Jane et Patrick travaillent ensemble dans une agence immobilière. Ils vivent en Mayenne et ont la double nationalité anglaise et française. Au premier tour des élections législatives, le Rassemblement National a réussi à maintenir 3 candidats au second tour en Mayenne. Ils craignent de lourdes conséquences pour eux, pour leurs proches et pour leur activité.
Chailland est une jolie petite cité de caractère mayennaise de 1 300 habitants. Il y fait bon vivre et un certain nombre de résidants orginaires de Grande Bretagne y sont installés.
Parmi eux, Jane Thom, à la tête d'une agence immobilière depuis 20 ans.
"Je suis toujours britannique, mais j'ai obtenu la nationalité française en novembre 2021, avec mes deux enfants. Et donc maintenant, on est des binationaux. Ça me soulage beaucoup, car je peux voter, et c'est super important en ce moment", explique la cheffe d'entreprise.
Dans les trois circonscriptions de Mayenne, les trois candidats du Rassemblement National se sont maintenus au second tour des élections législatives qui se dérouleront dimanche 7 juillet prochain.
Binational, étranger en France ?
Face à la montée de l'extrême droite, en Europe comme en France, le constat de Jane est amer.
"On voit bien que le racisme monte beaucoup. En Mayenne, j'ai remarqué cela aussi. Souvent, on a des gens qui veulent parler de politique à l'agence. Et souvent, c'est contre les migrants, contre les étrangers. Or moi, je leur dis, je suis désolée, mais je me sens concernée, car je suis toujours étrangère. Mais ils me répondent : 'Ah, Madame Thom, on ne parle pas de vous, on parle des autres', je trouve ça difficile à entendre. On voit bien que ça monte, ça monte".
Depuis les élections européennes, on voit bien que ce sont tous les étrangers qui sont visés.
Jane ThomBinationale
À ses côtés, dans la petite agence "cosy", l'un de ses employés, Patrick. Lui aussi est binational anglais-français, et père d’un jeune enfant. Il partage la même inquiétude que sa directrice.
"J'ai vécu longtemps à Nantes, c'est une ville très diverse et j'ai fait beaucoup d'amis là-bas et je m'inquiète un peu pour eux. Je sais que pour certains, c'est déjà un peu la galère. Je pense notamment à mes amis étrangers, des amis naturalisés, et qui sont des couples mixtes. Je sais qu'en plus certains étaient venus en France justement pour se retrouver un peu en sécurité".
Est-ce qu'on va être limité dans nos options plus tard ? Va-t-on être obligé de dénoncer une partie de notre nationalité, un autre héritage ?
Patrick Dubeau BrownBinational
Le jeune père de famille de 34 ans, poursuit : "Ce n'est pas que je sois spécialement un fervent défenseur du Royaume-Uni, vive le roi et tout ça, pas du tout, je suis même plutôt le contraire, mais j'ai presque envie de dire, garder la double nationalité est un devoir pour dire non au racisme".
Climat de méfiance
Des circonstances et un contexte qui ne font pas non plus les affaires de cette agence immobilière. D'après Jane, les Britanniques hésitent désormais à devenir propriétaires dans le département, comme partout en France.

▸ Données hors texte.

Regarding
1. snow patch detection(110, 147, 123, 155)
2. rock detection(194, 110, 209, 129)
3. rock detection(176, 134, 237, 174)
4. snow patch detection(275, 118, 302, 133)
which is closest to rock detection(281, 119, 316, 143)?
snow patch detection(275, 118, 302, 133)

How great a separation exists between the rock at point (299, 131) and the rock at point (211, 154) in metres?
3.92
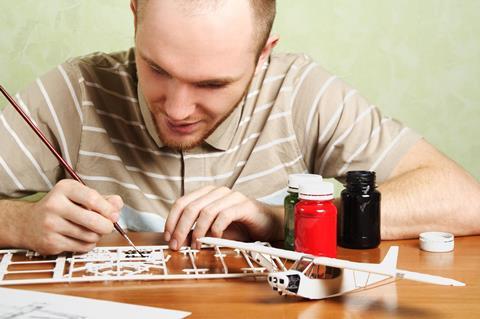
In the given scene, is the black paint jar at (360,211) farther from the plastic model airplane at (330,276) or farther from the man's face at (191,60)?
the man's face at (191,60)

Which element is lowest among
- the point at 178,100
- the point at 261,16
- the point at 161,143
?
the point at 161,143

"On a beaucoup de clients britanniques qui arrêtent les ventes, parce que maintenant les acquéreurs ont trop peur du racisme. Qu'est-ce qui va se passer ? Maintenant que l'Angleterre est sortie de l'Union Européenne, ils se demandent s'ils auront encore le droit de vivre en France. Ça peut paraître un peu bête parce que oui, bien sûr, ils ont le droit, mais ils s'inquiètent beaucoup".

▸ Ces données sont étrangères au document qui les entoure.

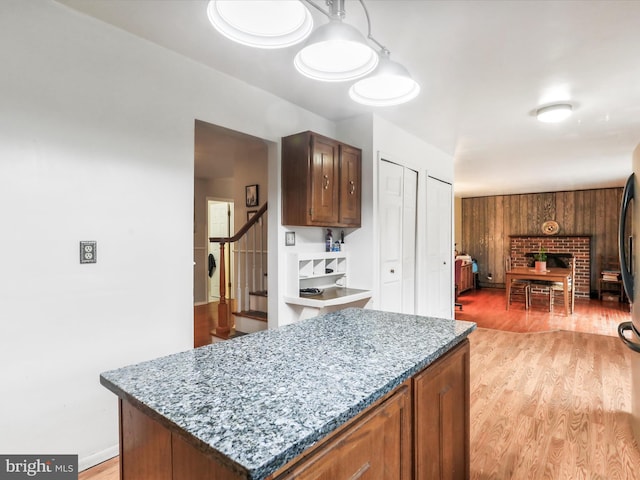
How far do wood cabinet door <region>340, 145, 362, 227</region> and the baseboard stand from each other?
6.97ft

Pour Jane, un climat de méfiance s'installe dangereusement et insidieusement.
On a pas mal de Britanniques qui ont des maisons secondaires en France et qui ont demandé la mise en vente vu la situation politique
Jane ThomBinationale
Le Brexit aurait-il aussi eu un impact ? Pour Jane Thom, oui. "Je pense que le Brexit aussi, c'était une décision un peu raciste. Et ça ne s'est pas très bien passé. Ils voient la même chose arriver en France, et ils ont peur".
Le reportage de Pierre-Erick Cally, Florie Cotenceau, Nathalie Saliou-Tendron
En Mayenne, 142 personnes de 32 pays différents ont obtenu la nationalité française l’an dernier.